The Supreme Court overturned an appeals court verdict that had halted the government’s deportation actions. The high court made an 8-1 jurisdictional ruling — that aliens may not bring selective-enforcement claims before federal courts. And then, by a separate 5-4 vote, it made a substantive ruling vastly limiting any selective-enforcement claims. What especially rankles the L.A. Eight’s supporters is that the court made the latter ruling even though it had restricted legal arguments to jurisdictional issues. “If you’re being deported for your political beliefs, essentially the way in which you would challenge that is by making a claim of selective enforcement,” Hussein Ibish told us; he is the media director for the American-Arab Anti-Discrimination Committee, the Washington-based group that brought the case on behalf of the L.A. Eight.
“In other words, [you say] that you’re being targeted by a bunch of laws and provisions that exist, but are not enforced generally. But when someone comes along whose political views the government doesn’t agree with, these things are dusted off and hauled out. That would be the standard way in which the government would seek to silence noncitizens.”
What does this mean for noncitizens? If the government decides to start deportation proceedings, noncitizens have virtually no right to take their case to federal court. And since the Supreme Court has given the government broad latitude in trying to deport them, noncitizens could be targeted for speaking out on political causes.
Writing for the majority, Justice Antonin Scalia argued that the government “should not have to disclose its ‘real’ reasons for deeming nationals of a particular country a special threat — or indeed for simply wishing to antagonize a particular foreign country by focusing on that country’s nationals.”
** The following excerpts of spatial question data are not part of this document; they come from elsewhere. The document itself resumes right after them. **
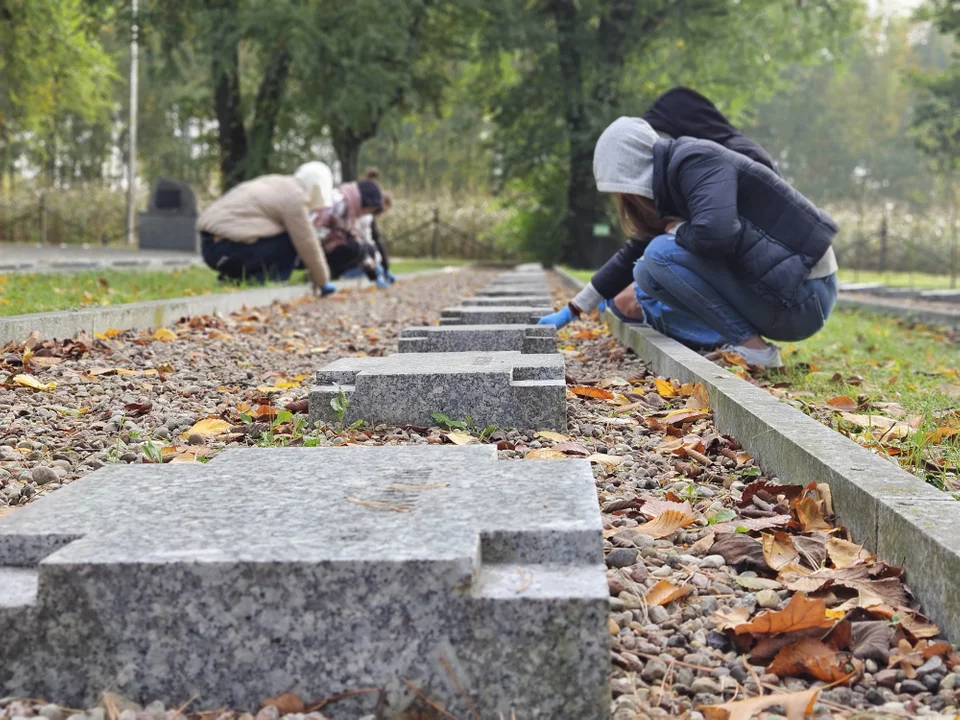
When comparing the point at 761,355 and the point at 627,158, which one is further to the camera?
the point at 761,355

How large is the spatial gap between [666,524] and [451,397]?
1.08m

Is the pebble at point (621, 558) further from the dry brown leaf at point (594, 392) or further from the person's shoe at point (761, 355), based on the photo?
the person's shoe at point (761, 355)

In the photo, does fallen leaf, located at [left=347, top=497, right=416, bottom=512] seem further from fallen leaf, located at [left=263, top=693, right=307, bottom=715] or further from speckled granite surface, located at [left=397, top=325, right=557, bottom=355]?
speckled granite surface, located at [left=397, top=325, right=557, bottom=355]

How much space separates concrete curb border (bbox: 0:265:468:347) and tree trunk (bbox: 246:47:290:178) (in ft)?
32.8

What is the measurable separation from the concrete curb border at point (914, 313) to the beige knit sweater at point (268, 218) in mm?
5587

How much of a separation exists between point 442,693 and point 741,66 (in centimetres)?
2356

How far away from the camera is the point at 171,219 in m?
24.0

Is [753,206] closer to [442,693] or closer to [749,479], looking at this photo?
[749,479]

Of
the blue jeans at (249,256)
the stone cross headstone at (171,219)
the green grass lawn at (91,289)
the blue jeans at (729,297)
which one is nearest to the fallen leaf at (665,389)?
the blue jeans at (729,297)

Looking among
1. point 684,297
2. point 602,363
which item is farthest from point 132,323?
point 684,297

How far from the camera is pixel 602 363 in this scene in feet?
15.8

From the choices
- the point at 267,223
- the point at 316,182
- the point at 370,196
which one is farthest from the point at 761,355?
the point at 370,196

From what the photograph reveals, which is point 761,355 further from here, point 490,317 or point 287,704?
point 287,704

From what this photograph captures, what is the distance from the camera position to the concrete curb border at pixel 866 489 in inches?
64.3
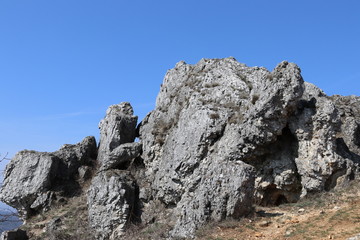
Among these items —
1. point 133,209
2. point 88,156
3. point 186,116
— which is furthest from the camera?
point 88,156

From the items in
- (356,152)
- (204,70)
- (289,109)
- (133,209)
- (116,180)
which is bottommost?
(133,209)

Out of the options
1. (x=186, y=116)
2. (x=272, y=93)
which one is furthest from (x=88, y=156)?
(x=272, y=93)

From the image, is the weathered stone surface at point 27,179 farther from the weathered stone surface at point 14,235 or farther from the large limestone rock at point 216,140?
the large limestone rock at point 216,140

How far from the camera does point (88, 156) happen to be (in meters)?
31.5

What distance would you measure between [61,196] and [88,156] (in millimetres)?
4858

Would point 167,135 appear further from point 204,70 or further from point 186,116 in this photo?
point 204,70

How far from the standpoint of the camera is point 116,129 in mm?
30266

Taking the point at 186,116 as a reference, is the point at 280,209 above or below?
below

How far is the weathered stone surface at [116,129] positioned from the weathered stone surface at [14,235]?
8721mm

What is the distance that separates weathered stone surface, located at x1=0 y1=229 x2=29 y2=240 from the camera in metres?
22.4

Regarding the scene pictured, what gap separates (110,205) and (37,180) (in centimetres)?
916

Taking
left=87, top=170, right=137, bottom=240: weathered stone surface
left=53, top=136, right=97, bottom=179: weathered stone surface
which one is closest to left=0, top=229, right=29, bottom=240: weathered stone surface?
left=87, top=170, right=137, bottom=240: weathered stone surface

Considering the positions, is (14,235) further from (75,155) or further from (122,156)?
(122,156)

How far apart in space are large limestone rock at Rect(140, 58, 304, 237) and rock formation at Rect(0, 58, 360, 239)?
65mm
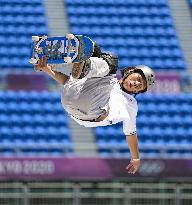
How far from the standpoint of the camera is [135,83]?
6.02 m

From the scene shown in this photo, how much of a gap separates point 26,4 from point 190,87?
4.79 m

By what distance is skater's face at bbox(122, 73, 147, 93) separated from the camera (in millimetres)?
6004

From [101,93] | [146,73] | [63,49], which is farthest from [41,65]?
[146,73]

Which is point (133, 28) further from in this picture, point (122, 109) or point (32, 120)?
point (122, 109)

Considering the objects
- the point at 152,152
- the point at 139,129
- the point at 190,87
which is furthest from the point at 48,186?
the point at 190,87

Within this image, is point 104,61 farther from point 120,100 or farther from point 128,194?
point 128,194

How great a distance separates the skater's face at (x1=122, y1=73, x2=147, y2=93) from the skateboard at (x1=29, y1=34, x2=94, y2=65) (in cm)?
40

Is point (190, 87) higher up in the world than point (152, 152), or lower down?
higher up

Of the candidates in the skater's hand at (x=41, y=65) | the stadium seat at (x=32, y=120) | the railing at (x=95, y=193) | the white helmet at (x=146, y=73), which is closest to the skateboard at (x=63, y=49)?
the skater's hand at (x=41, y=65)

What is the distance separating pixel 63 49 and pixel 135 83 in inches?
28.1

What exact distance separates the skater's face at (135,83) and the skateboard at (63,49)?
404 millimetres

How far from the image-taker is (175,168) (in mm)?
13586

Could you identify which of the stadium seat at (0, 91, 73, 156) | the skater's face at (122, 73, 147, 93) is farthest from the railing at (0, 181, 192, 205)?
the skater's face at (122, 73, 147, 93)

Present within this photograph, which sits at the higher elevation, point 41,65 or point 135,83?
point 41,65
That, according to ADC’s Mr. Ibish, allows immigration officials to target certain groups of unfavored immigrants for “undisclosed political reasons.” And it will undoubtedly put a chill on political expression in America’s immigrant communities.
It’s a deeply troubling ruling that could lead to wide injustices against people who are in the country legally, but not citizens. For instance, although Mr. Shehadeh’s legal options may have not all been closed, he may eventually face deportation, which could separate him from his wife and family, who are citizens.
One remedy now is that Congress address the issue directly, by restoring to legal immigrants their ability to defend their free-speech rights in the federal courts.